▸ DATA FOR PROCESSING
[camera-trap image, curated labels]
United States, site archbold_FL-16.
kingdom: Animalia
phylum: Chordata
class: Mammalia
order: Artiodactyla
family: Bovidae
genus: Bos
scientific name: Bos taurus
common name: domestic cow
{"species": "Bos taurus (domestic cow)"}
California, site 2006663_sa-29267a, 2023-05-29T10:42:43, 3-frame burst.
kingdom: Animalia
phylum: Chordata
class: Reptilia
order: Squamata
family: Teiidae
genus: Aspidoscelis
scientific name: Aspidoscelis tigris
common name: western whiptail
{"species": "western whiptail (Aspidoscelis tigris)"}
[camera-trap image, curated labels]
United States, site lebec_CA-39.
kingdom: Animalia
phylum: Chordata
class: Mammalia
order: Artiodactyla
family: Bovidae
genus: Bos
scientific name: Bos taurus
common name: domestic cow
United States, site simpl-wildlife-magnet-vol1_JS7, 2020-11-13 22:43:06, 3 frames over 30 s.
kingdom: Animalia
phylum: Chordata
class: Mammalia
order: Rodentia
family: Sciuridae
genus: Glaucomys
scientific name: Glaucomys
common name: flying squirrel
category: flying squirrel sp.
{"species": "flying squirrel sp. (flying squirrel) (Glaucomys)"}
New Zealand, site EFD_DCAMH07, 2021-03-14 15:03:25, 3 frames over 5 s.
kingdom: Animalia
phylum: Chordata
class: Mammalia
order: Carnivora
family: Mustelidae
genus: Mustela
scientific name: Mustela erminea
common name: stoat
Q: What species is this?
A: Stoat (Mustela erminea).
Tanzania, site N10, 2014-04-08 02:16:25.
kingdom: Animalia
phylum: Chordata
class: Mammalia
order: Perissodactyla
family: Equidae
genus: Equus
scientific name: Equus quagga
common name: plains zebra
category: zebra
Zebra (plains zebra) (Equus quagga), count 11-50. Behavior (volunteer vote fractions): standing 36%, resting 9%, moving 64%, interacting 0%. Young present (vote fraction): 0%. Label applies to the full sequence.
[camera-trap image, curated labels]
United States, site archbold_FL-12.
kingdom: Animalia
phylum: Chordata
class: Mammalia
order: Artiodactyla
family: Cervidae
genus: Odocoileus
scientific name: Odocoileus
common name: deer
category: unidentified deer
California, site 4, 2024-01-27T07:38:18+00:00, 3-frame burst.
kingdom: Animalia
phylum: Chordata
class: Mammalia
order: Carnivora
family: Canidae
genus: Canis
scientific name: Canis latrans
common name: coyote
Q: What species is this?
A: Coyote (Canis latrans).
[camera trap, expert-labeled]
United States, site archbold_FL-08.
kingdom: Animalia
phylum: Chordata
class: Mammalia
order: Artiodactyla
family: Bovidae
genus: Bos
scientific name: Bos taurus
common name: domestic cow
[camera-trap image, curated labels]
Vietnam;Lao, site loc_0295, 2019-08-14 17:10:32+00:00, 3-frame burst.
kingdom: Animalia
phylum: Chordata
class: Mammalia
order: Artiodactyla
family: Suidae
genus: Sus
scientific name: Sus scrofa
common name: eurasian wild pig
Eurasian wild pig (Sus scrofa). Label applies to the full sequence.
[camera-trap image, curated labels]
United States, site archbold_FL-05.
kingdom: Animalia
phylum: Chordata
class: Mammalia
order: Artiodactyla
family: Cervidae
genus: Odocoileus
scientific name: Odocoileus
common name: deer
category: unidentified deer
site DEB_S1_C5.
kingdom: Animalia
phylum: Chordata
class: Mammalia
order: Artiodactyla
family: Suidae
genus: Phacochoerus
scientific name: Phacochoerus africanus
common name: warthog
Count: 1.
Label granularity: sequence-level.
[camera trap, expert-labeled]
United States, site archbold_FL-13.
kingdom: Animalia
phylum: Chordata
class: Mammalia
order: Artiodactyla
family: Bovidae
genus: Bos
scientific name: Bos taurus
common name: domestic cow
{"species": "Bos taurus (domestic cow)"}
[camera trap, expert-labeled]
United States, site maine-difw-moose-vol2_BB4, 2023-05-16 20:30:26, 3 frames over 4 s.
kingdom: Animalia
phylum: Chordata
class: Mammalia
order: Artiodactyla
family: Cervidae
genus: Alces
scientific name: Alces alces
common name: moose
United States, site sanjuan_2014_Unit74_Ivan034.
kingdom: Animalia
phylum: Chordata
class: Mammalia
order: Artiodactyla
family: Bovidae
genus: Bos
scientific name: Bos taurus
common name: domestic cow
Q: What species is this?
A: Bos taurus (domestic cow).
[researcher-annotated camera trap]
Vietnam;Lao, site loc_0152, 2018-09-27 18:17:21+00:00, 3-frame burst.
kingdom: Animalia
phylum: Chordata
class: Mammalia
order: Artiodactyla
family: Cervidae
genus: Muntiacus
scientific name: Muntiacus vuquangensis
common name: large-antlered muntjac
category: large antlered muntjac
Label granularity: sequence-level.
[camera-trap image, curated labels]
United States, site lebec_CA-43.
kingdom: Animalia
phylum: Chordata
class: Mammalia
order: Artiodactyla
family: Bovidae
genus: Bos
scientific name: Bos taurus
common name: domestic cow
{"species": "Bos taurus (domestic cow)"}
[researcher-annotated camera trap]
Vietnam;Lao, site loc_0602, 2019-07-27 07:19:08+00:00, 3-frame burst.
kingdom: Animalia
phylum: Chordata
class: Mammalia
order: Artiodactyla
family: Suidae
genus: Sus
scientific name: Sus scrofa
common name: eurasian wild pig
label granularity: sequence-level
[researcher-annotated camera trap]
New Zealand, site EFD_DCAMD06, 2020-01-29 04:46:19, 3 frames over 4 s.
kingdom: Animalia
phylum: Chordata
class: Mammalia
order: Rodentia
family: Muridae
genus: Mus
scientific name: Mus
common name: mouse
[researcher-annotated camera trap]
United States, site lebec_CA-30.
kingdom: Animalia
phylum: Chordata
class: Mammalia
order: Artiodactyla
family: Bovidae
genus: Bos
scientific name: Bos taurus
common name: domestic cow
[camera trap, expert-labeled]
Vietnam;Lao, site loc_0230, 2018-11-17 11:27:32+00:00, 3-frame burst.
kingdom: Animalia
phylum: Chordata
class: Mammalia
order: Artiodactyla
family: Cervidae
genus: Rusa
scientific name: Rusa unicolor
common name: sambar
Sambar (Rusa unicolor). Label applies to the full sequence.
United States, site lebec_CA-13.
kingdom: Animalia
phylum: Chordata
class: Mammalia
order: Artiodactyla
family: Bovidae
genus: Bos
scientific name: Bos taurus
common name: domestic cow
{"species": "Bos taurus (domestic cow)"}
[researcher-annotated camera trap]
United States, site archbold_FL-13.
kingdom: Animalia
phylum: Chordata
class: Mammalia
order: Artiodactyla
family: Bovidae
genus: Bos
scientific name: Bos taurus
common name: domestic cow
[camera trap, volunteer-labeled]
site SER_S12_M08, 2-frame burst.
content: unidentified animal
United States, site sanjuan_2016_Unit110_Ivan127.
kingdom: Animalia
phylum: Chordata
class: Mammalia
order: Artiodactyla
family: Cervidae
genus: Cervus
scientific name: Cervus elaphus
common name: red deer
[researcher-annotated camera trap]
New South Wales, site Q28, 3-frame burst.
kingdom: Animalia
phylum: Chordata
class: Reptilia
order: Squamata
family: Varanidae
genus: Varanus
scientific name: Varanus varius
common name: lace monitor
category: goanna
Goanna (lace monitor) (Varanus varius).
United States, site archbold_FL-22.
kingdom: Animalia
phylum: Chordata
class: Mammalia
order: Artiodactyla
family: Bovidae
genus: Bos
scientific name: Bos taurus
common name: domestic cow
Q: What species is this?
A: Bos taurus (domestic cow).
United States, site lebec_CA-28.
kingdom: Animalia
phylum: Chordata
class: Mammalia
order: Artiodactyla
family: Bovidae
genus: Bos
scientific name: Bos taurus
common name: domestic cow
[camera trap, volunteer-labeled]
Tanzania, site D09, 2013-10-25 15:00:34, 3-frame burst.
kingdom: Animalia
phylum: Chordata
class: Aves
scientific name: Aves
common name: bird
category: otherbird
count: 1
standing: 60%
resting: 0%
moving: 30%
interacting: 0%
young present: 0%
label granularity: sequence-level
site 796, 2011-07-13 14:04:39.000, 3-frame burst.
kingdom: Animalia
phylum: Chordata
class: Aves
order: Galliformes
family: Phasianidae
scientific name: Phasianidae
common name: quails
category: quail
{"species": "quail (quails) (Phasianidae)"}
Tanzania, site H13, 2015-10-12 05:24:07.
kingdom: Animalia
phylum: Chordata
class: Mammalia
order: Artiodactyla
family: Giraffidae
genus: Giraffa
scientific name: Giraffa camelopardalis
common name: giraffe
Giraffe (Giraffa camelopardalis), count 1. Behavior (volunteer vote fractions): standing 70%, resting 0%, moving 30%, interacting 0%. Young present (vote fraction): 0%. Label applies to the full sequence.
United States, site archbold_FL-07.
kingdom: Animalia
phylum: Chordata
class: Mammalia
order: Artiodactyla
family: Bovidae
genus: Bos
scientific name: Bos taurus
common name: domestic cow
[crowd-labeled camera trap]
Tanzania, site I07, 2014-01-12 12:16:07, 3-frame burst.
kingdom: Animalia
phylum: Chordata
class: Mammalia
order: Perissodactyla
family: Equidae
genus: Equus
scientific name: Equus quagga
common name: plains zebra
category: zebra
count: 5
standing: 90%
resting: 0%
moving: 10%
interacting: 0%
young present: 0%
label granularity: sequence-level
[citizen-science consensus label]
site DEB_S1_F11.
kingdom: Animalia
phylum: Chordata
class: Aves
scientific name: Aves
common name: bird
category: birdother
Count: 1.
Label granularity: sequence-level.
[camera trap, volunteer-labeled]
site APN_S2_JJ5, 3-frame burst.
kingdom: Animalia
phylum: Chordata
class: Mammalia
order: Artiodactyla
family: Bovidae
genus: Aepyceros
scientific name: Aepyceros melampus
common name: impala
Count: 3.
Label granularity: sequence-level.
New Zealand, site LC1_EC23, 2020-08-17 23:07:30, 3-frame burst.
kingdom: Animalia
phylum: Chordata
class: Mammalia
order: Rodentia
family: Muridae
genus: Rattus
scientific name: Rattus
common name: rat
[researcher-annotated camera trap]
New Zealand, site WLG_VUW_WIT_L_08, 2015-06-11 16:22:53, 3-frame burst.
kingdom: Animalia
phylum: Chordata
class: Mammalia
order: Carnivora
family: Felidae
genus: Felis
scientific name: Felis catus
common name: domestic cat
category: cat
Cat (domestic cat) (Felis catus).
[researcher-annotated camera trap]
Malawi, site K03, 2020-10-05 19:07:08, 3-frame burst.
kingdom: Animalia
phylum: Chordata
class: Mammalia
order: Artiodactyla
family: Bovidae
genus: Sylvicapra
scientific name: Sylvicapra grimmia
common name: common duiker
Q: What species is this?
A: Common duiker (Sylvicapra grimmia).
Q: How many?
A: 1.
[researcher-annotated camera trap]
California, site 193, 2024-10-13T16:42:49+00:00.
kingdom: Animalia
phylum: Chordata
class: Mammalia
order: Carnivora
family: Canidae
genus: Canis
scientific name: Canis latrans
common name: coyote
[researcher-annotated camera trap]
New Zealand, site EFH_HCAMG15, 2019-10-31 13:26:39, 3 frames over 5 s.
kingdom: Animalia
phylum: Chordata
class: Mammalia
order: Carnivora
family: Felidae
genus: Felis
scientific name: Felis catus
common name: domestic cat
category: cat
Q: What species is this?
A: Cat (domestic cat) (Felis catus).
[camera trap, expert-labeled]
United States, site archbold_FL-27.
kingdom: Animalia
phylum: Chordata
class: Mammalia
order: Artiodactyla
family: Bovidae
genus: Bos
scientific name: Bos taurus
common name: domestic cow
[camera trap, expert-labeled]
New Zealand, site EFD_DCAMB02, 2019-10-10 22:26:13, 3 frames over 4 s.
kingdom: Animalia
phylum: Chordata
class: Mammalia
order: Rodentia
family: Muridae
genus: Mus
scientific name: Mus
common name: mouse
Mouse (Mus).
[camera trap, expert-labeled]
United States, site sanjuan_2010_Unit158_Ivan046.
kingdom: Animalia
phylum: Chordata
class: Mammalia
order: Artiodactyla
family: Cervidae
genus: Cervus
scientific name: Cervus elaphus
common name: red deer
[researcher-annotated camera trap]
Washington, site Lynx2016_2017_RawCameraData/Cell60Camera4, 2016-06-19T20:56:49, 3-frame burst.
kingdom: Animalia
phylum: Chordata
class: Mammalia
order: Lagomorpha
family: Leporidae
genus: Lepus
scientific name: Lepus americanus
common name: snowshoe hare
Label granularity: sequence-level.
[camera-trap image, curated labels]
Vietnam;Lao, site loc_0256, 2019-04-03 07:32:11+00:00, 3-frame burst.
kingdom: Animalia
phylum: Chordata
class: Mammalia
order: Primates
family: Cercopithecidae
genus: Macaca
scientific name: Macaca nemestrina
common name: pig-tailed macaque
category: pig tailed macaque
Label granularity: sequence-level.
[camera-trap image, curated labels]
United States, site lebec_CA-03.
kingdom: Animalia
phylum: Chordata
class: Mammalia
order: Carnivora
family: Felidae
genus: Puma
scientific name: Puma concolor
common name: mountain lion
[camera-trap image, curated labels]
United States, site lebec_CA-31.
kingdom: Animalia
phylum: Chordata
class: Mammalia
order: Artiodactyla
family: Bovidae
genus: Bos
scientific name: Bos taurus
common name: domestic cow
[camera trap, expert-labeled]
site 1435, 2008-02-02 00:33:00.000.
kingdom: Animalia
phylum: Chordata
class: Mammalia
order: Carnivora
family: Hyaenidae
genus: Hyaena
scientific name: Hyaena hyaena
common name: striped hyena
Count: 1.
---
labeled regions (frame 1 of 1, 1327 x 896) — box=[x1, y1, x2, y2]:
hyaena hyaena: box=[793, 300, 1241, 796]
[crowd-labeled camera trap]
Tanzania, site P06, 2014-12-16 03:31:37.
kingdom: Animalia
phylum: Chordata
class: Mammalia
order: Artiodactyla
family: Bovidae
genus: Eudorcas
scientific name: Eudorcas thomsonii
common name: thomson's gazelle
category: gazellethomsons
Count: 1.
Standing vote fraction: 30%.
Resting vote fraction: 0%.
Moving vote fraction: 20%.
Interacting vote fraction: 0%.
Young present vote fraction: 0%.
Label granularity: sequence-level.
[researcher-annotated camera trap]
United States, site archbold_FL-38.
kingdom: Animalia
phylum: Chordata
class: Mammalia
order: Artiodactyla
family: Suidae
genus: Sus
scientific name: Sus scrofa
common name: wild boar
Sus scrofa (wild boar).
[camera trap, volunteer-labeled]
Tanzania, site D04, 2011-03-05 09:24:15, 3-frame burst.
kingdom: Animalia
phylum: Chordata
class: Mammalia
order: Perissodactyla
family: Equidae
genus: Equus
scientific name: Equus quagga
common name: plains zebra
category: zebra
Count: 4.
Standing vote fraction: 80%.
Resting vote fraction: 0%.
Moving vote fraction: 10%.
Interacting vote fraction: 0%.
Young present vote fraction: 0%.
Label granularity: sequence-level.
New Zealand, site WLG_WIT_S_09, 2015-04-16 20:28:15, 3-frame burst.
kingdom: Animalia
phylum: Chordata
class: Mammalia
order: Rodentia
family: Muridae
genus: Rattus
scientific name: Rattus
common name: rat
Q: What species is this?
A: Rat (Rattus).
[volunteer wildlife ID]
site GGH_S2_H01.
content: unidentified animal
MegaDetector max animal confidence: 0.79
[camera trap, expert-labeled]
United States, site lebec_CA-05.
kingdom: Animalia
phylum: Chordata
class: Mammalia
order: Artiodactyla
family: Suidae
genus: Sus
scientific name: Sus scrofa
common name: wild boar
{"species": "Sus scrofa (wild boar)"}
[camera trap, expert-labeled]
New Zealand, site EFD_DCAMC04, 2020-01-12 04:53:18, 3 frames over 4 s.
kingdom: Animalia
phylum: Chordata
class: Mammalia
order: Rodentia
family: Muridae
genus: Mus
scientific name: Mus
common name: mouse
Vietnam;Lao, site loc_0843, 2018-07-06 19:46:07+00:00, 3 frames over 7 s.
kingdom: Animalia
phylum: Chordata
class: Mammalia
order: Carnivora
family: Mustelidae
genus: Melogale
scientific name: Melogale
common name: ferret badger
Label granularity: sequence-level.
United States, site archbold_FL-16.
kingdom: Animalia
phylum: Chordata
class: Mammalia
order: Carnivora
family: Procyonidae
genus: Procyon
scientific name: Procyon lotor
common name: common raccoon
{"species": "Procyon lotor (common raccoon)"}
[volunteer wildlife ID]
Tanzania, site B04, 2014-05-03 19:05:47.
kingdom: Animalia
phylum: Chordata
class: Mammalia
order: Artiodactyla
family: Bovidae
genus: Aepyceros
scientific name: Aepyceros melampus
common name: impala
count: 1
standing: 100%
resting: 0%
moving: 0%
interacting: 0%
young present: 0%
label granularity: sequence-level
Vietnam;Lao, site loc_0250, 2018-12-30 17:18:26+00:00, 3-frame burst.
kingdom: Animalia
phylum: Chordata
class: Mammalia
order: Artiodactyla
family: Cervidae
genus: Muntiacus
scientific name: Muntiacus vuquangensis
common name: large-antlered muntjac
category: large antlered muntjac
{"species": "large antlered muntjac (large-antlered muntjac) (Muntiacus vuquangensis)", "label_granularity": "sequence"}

▸ EXERCISE OBJECTIVE
In the lines above, find the word "over" and copy each line that contains it.

▸ SOLUTION
United States, site simpl-wildlife-magnet-vol1_JS7, 2020-11-13 22:43:06, 3 frames over 30 s.
New Zealand, site EFD_DCAMH07, 2021-03-14 15:03:25, 3 frames over 5 s.
United States, site maine-difw-moose-vol2_BB4, 2023-05-16 20:30:26, 3 frames over 4 s.
New Zealand, site EFD_DCAMD06, 2020-01-29 04:46:19, 3 frames over 4 s.
New Zealand, site EFH_HCAMG15, 2019-10-31 13:26:39, 3 frames over 5 s.
New Zealand, site EFD_DCAMB02, 2019-10-10 22:26:13, 3 frames over 4 s.
New Zealand, site EFD_DCAMC04, 2020-01-12 04:53:18, 3 frames over 4 s.
Vietnam;Lao, site loc_0843, 2018-07-06 19:46:07+00:00, 3 frames over 7 s.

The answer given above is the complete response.